ABOUT THIS TASK: Could you transcribe the entries below exactly, starting at the line that contains "Crusaders celebrating after" and stopping at the last line, without any pictures?

Recorded data
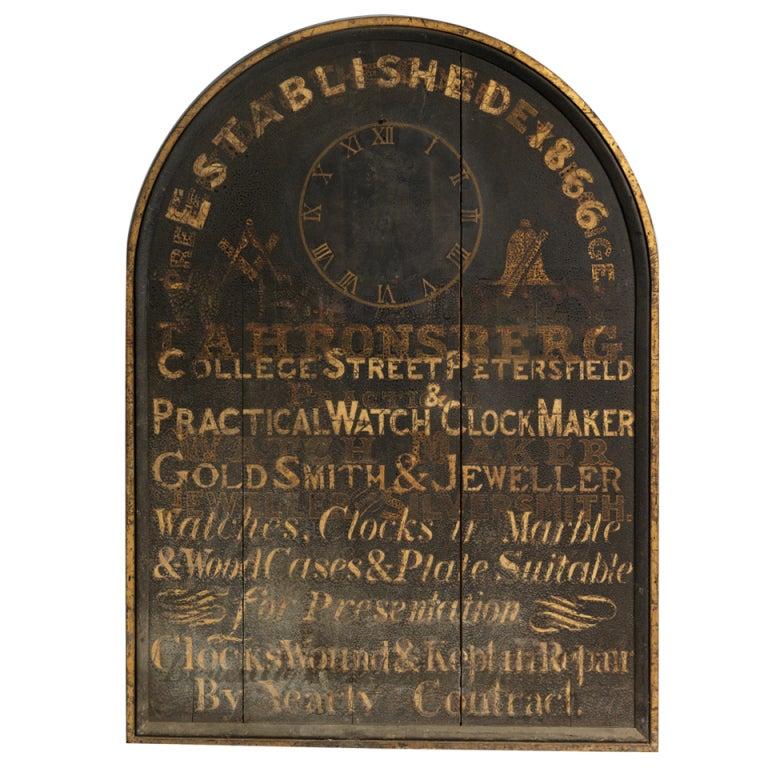 Large English Original Jeweller's Trade Sign 1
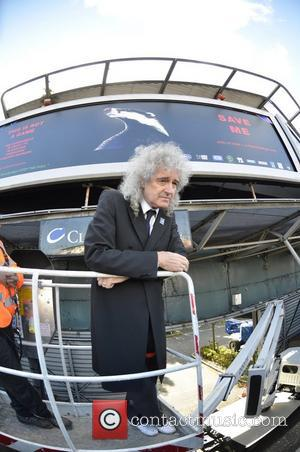Queen guitarist Brian May launches the Team Badger campaign in London with a giant billboard poster on Cromwell Road, at...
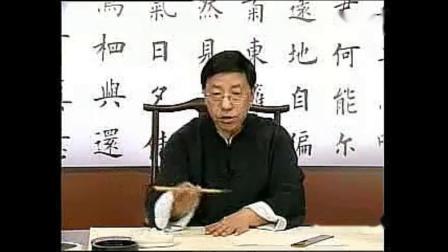 田蕴章每日一题每日一字112国 可敬的女书家曹妙清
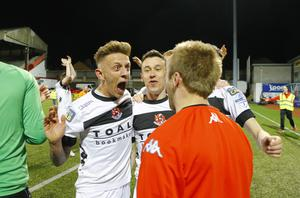Crusaders celebrating after they win the league in action on April 19, 2016  Belfast , Northern Ireland ( Photo by Kevin Scott / Belfast Telegraph )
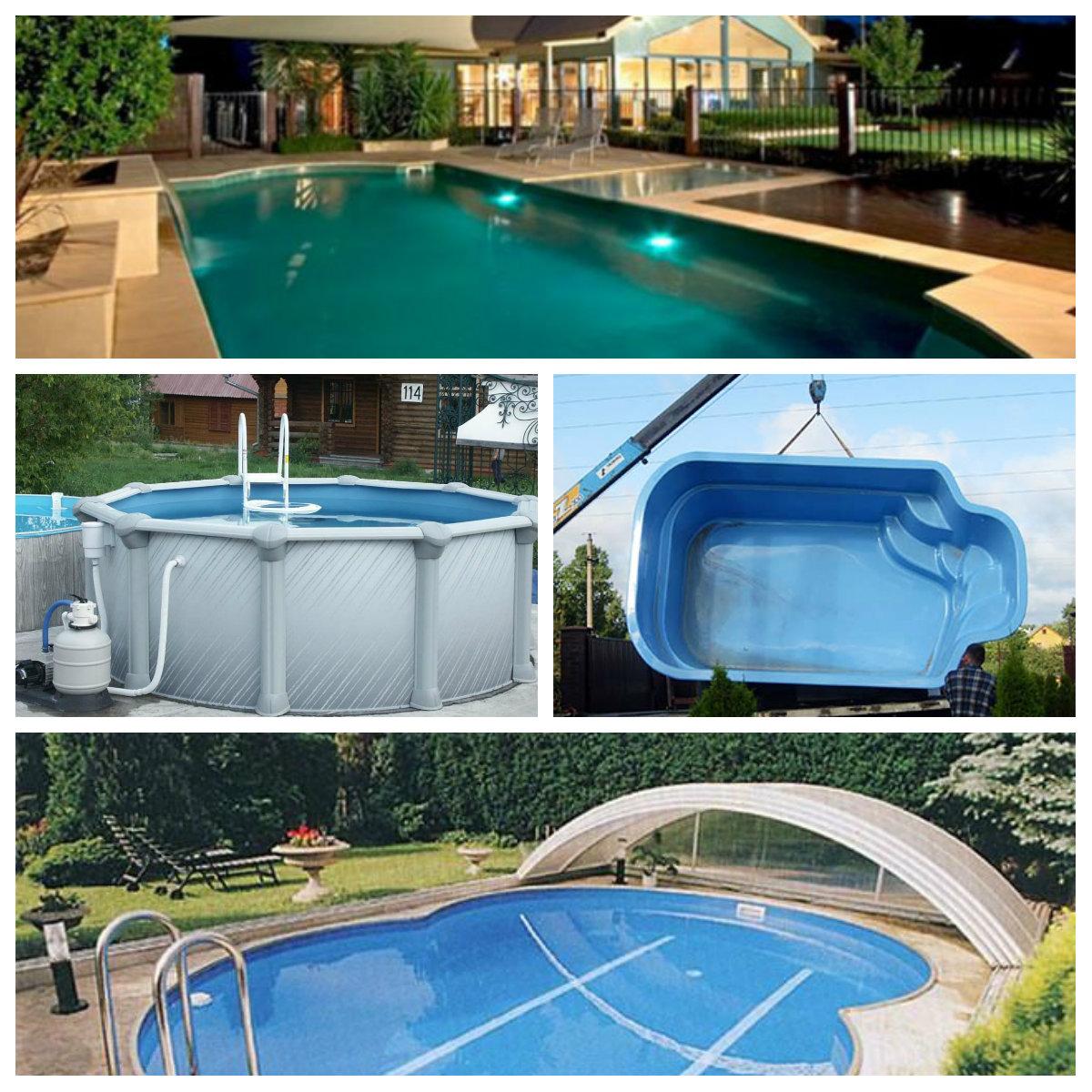 виды строительства бассейна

EXERCISE SOLUTION:
Crusaders celebrating after they win the league in action on April 19, 2016  Belfast , Northern Ireland ( Photo by Kevin Scott / Belfast Telegraph )
 виды строительства бассейна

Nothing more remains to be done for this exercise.